Tiny details add up over an ocean basin. Storm timing, layer depths, aggregation physics, and the appetites of billions of small animals all modulate how much carbon actually leaves the surface and how deep it gets.

“The results help explain the difficulty we have in generating solid predictions of carbon flux,” Passow said.

With EXPORTS’ measurements, the team could move past description to predict the pulses of flux, tying them to recognizable physical triggers and biological rates. That’s the difference between watching snow fall and forecasting the storm.

Why storms matter for climate

The biological pump is one of the planet’s big carbon valves. Storms routinely “shake the snow globe” in ways that first delay, then accelerate sinking. Zooplankton are the main editors of what survives the trip. Particle size and re-stickiness control the fate of carbon.

Because of these factors, climate models need those mechanisms to get future projections right.

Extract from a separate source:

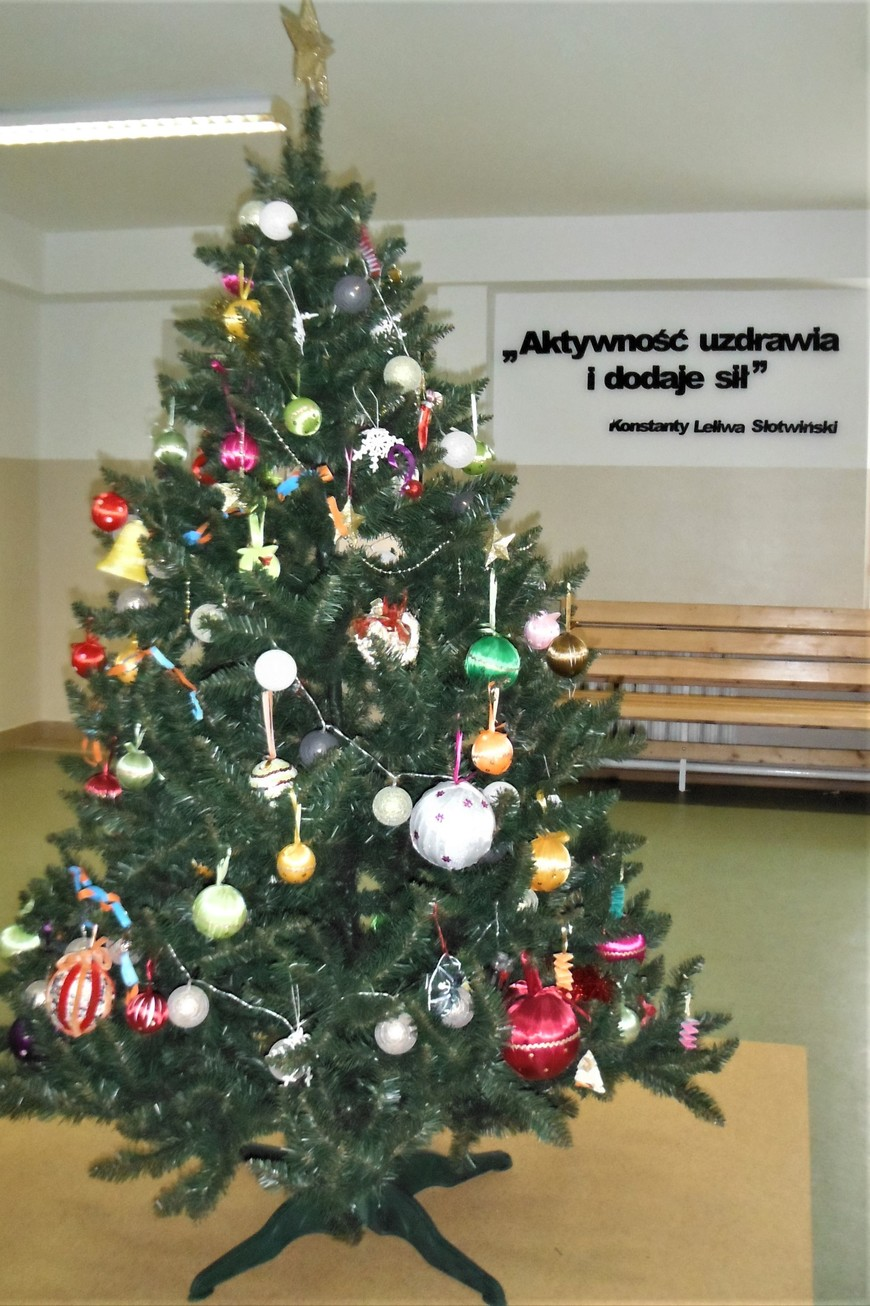 świąteczna Choinka Szkolna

The second phase of EXPORTS now focuses on weaving these pieces into models that scale from stations to the globe.

A workshop in Glasgow in March 2026 will gather teams to embed this physics-plus-biology approach into the next generation of carbon cycle simulations.

Rethinking ocean carbon storage

These insights were years in the making. “We were incredibly fortunate that NASA assembled a team for EXPORTS who could address all the aspects of this problem,” Siegel said.

“I’ve been working on this topic for decades, and it took forever to figure out how this all fit together.”

Now, thanks to a storm-tossed, pandemic-era cruise and a lot of stubborn ingenuity, we have a clearer, more predictive map of how the ocean takes our carbon and tucks it away.

The study is published in the journal Global Biogeochemical Cycles.